The world is rapidly urbanizing, and cities have a key role to ensure the protection and restoration of ecosystems that they heavily depend on, the World Wildlife Fund says.
Written by Andrew Nusca, Contributor

The world is rapidly urbanizing, and cities have a key role to ensure the protection and restoration of ecosystems that they heavily depend on, the World Wildlife Fund says.

Writing in a new report entitled "Big Cities, Big Water, Big Challenges," the WWF says the emergence of megacities and metacities -- metropolises with more than 10 million and 20 million residents, respectively -- has an outsize effect on water supplies, forcing cities to reduce water consumption, recycle wastewater, restore adjacent watersheds and improve engineering solutions for water supplies.

The authors write:

The adoption of a multi-sectoral approach to water and wastewater management at the national level is a matter of urgency. This approach should be implemented by incorporating principles of ecosystem-based management extending from the watersheds to the sea, and connecting sectors that will reap immediate benefits from better water and wastewater management.

So what's the problem? As the world moves downtown, the flow of ecosystem services into the city is increasing faster than the population is growing. That's unsustainable, and compounding the problem is that most cities do not fully comprehend their "water footprint," or catchment area -- the complete network of natural resources that supply the city.

At the forefront of this are megacities, the largest offenders of water overuse. When too much groundwater is removed from aquifers, pore pressure drops and aquifer compression results, which can lead to land subsidence -- literally, the sinking of the ground. (For coastal areas, that's an especially pressing concern.)

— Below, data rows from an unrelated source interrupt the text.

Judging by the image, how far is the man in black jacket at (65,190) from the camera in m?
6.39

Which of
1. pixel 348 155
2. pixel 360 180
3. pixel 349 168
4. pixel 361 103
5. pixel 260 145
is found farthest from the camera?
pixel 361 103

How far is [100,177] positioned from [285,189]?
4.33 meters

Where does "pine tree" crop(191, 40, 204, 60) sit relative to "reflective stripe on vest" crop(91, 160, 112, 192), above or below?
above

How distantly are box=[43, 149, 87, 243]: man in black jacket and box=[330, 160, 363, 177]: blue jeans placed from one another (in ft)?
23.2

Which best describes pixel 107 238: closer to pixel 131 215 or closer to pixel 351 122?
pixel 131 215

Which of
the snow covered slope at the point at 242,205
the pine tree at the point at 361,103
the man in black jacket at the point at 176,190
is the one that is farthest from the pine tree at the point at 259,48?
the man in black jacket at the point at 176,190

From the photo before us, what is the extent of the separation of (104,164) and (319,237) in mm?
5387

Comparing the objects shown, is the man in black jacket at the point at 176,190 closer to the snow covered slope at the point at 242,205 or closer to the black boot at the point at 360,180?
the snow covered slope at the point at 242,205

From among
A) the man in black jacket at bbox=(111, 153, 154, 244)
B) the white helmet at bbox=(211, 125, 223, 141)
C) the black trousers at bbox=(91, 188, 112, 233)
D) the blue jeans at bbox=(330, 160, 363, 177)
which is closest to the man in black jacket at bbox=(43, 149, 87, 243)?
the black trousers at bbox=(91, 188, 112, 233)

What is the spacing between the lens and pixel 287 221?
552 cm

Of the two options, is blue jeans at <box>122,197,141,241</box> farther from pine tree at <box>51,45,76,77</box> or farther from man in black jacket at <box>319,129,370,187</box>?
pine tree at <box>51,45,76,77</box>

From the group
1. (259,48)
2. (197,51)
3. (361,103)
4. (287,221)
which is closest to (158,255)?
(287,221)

And that doesn't even mention the downstream effects of abstracted surface water.

Take Mexico City -- population proper 9 million, metro population 21 million --for example:

In Mexico City, over-exploitation of aquifers has contributed to the continued subsidence (five-40 cm per year), increasing the chance of catastrophic flooding.The dependence on distant water supplies has resulted in social and environmental conflicts with communities in the donor basin; in addition to the high energy costs(0.6% of the country’s total electrical energy generated) associated with pumping water over 1000 meters in elevation and 150 kilometers away

It continues on every continent. Buenos Aires' rivers are referred to as "open sewers;" Nairobi's sanitation situation is deplorable; Karachi discharges 80 percent of its untreated wastewater into the Arabian Sea; Kolkata can't properly maintain its own aging infrastructure; Shanghai's drinking water is threatened by saltwater intrusion.

For cities to be sustainable, reliable access to safe drinking water and adequate sanitation are the first steps; but awareness, law enforcement, water reuse, corporate stewardship, economic incentives and climate change adaptation plans are all pieces of the puzzle.

But cities must first understand their risk. To do so, governments must conduct comprehensive regional and local analysis to properly evaluate future water availability, precipitation, drought, runoff patterns, sea level rise, and flooding risks, the WWF says.

The authors, again:

More informed political and financial decisions can be made with access to more diverse information about risks and probabilities. By considering a range of risks, local efforts provide better opportunity for effective long-term adjustment and management.

The good news? "Urbanization is not per se bad for ecosystems," the WWF assets, and many ecosystems in and around urban areas deliver more environmental services -- food, water, and so forth -- than agricultural systems.

But beyond all that, density keeps risk at bay: since urban areas occupy just 2.8 percent of Earth's total land area, the impact of human settlement is concentrated.